Scraped caption text data
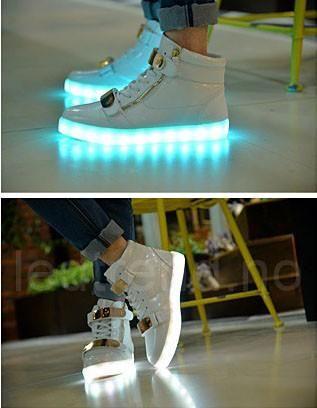 Hvite LED creamy sko. -   LED-skoene finner du i nettbutikken ledtrend.no. Prisene på ledskoene varierer fra 599-, og oppover, GRATIS frakt på alle varer. Vi har mange forskjellige LED-sko, ta en titt da vel? på: www.ledtrend.no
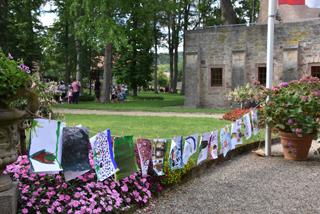 Kreativ beim Kunstworkshop im Park von Schloss Aschach.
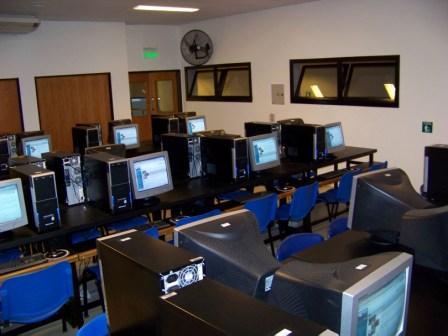 Flamante aula de informática del Centro Universitario de San Fernando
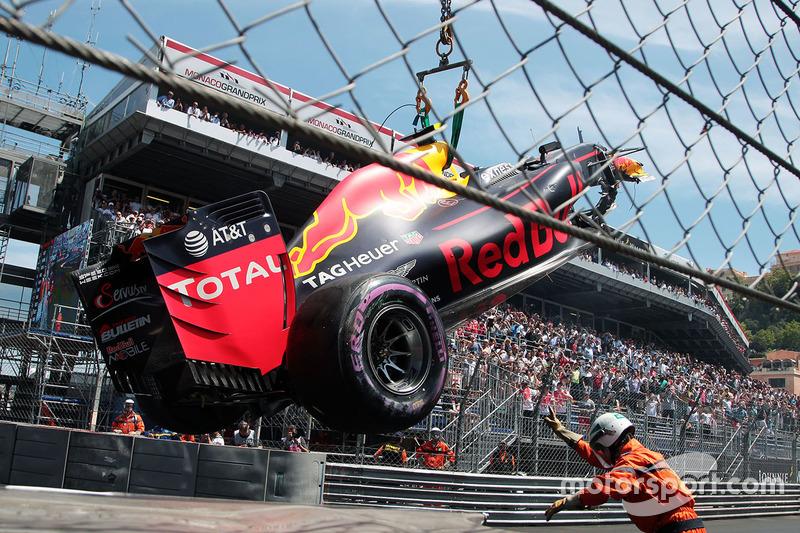 La Red Bull Racing RB12 di Max Verstappen, Red Bull Racing, che è andato a sbattere in qualifica, viene portata via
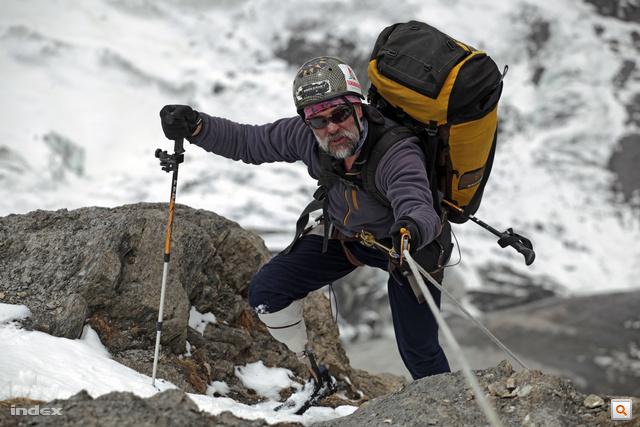Erőss Zsolt expedíciója az Annapurnán 2012-ben. Nagykép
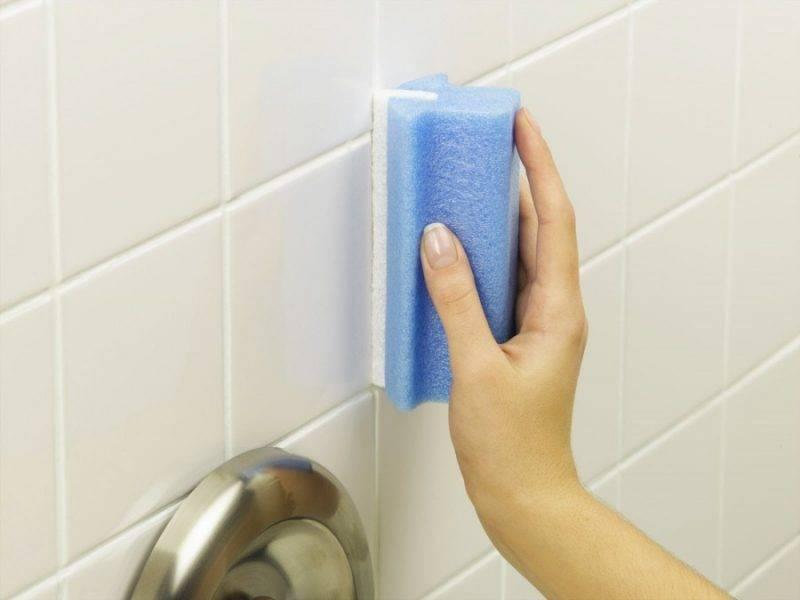 Чем заделать щель между ванной и стеной - 5 вариантов решения проблемы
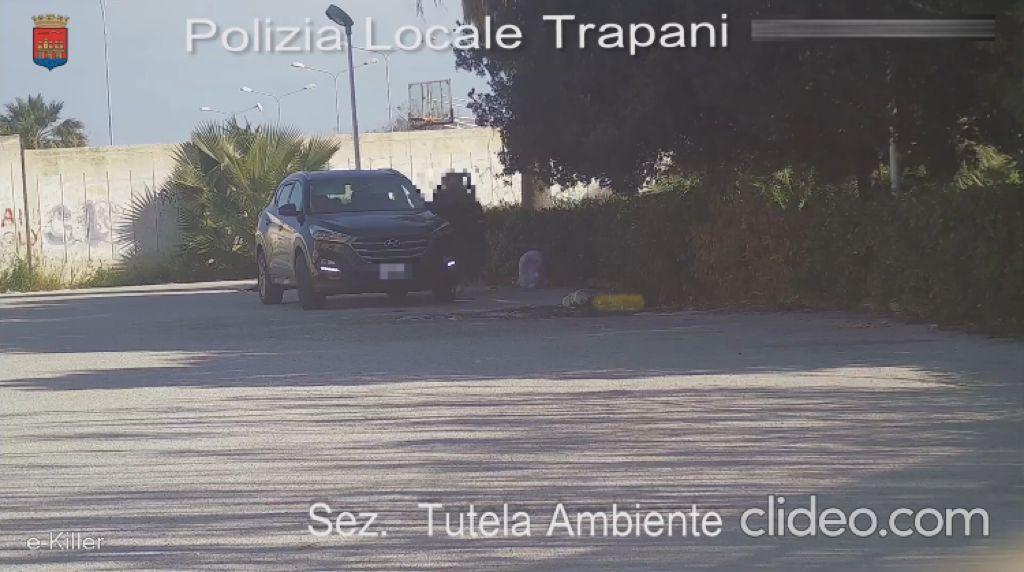 Trapani, ripreso per 5 volte mentre abbandona i rifiuti (VIDEO)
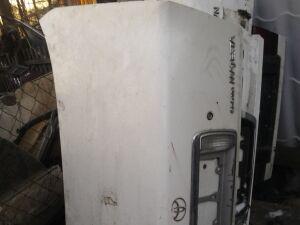 Крышка багажника на Toyota Crown Majesta 177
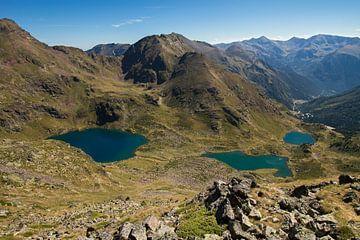 Bergmeren in Pyreneeën  van Paul Wendels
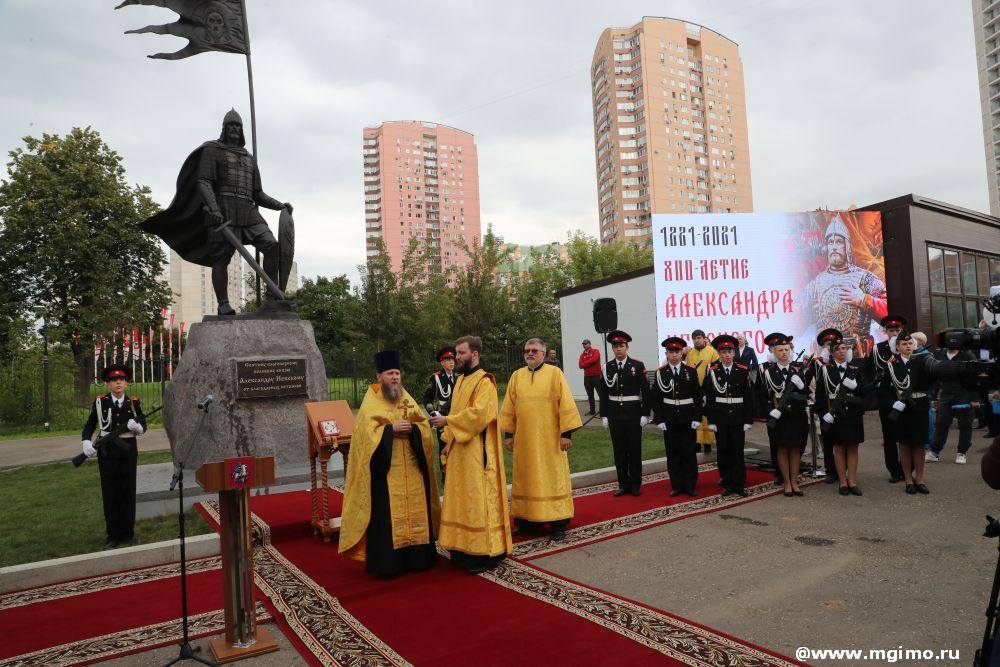 В храме при МГИМО открыт памятник князю Александру Невскому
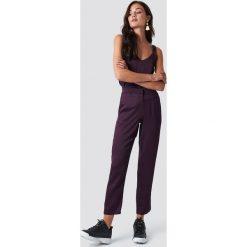 Rut&Circle Spodnie Maci - Purple. Fioletowe spodnie materiałowe damskie Rut&Circle, z materiału. Za 202.95 zł.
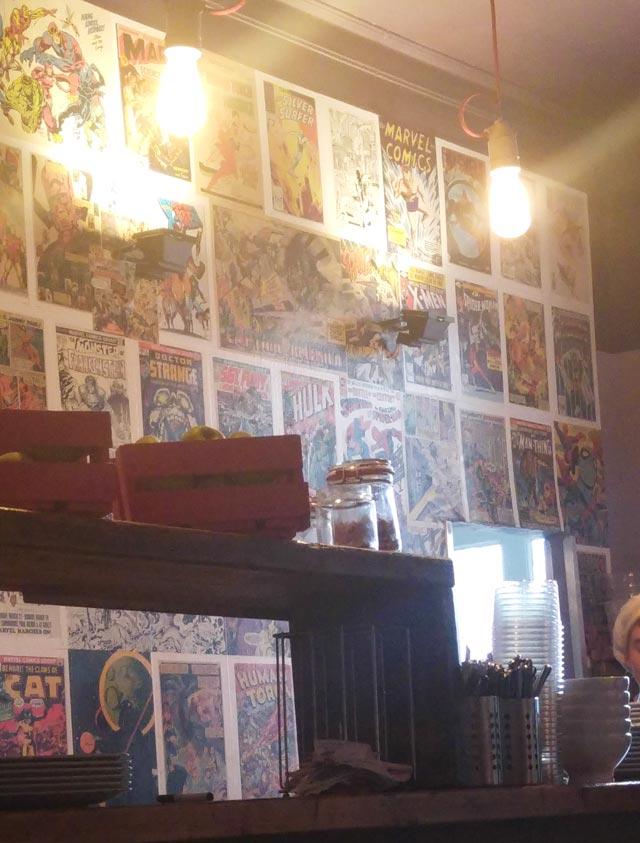 Zweite Bar im What do you fancy love mit Marvel Bilder an der Wand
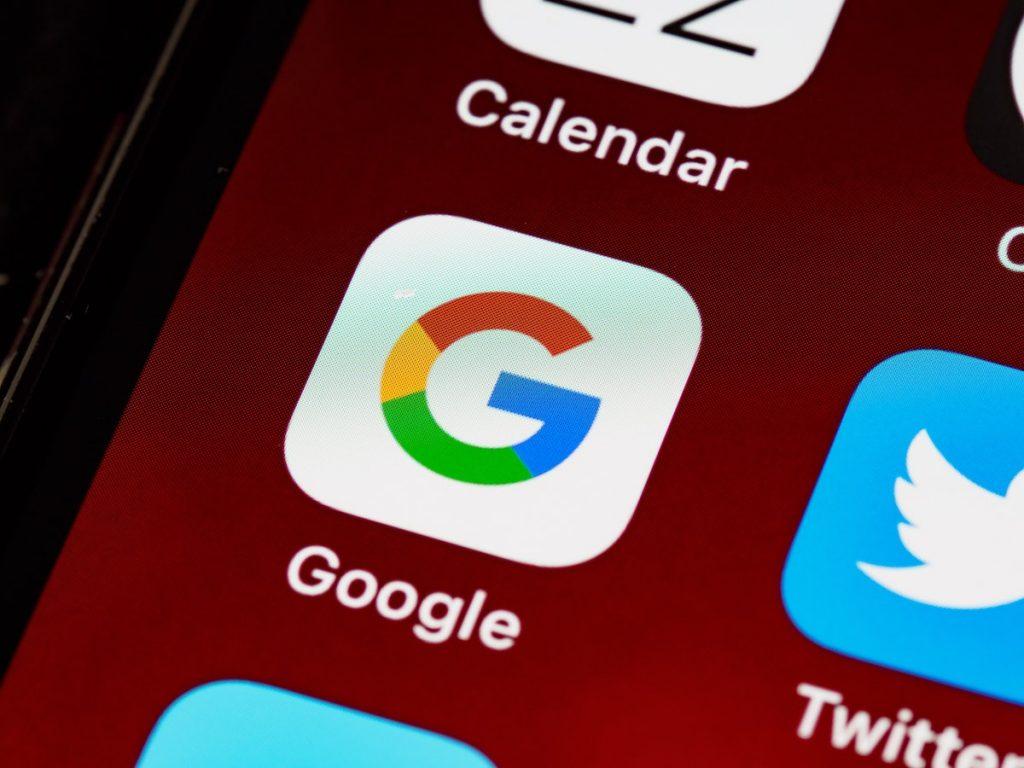 Googleเป็นSearch Engineที่ใช้ในการค้นหาข้อมูลต่าง ๆ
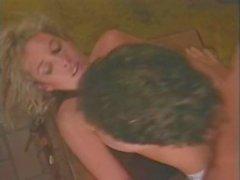 Виктория Paris Тианна Чесси Moore в классическом порно сайт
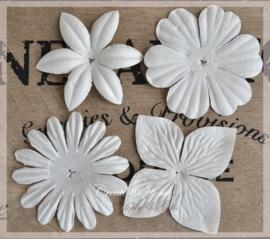 Papieren bloemen offwhite. Per setje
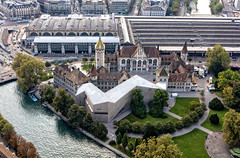 The past and the present  170A8170 (Ricardo Gomez A) Tags: landesmuseum zurich luiza building edificio gebude museo museum architecture arquitectura architektur air helicopter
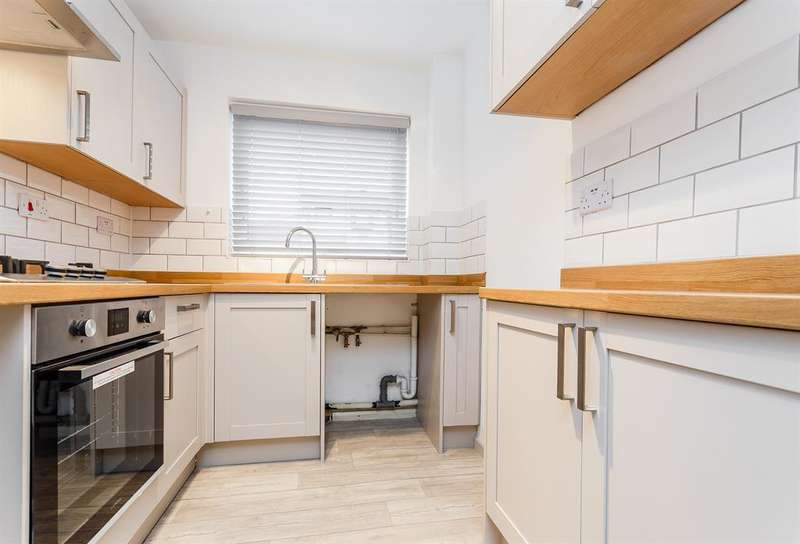 1 Bedroom Town House for sale in Kings Meadow Mews, Wetherby, LS22 7FT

About this exercise
Every line from the one containing "В храме при" through the last line of the records is to be reproduced exactly, with pictures left out and nothing else given.

Your response
 В храме при МГИМО открыт памятник князю Александру Невскому
 Rut&Circle Spodnie Maci - Purple. Fioletowe spodnie materiałowe damskie Rut&Circle, z materiału. Za 202.95 zł.
 Zweite Bar im What do you fancy love mit Marvel Bilder an der Wand
 Googleเป็นSearch Engineที่ใช้ในการค้นหาข้อมูลต่าง ๆ
 Виктория Paris Тианна Чесси Moore в классическом порно сайт
 Papieren bloemen offwhite. Per setje
 The past and the present  170A8170 (Ricardo Gomez A) Tags: landesmuseum zurich luiza building edificio gebude museo museum architecture arquitectura architektur air helicopter
 1 Bedroom Town House for sale in Kings Meadow Mews, Wetherby, LS22 7FT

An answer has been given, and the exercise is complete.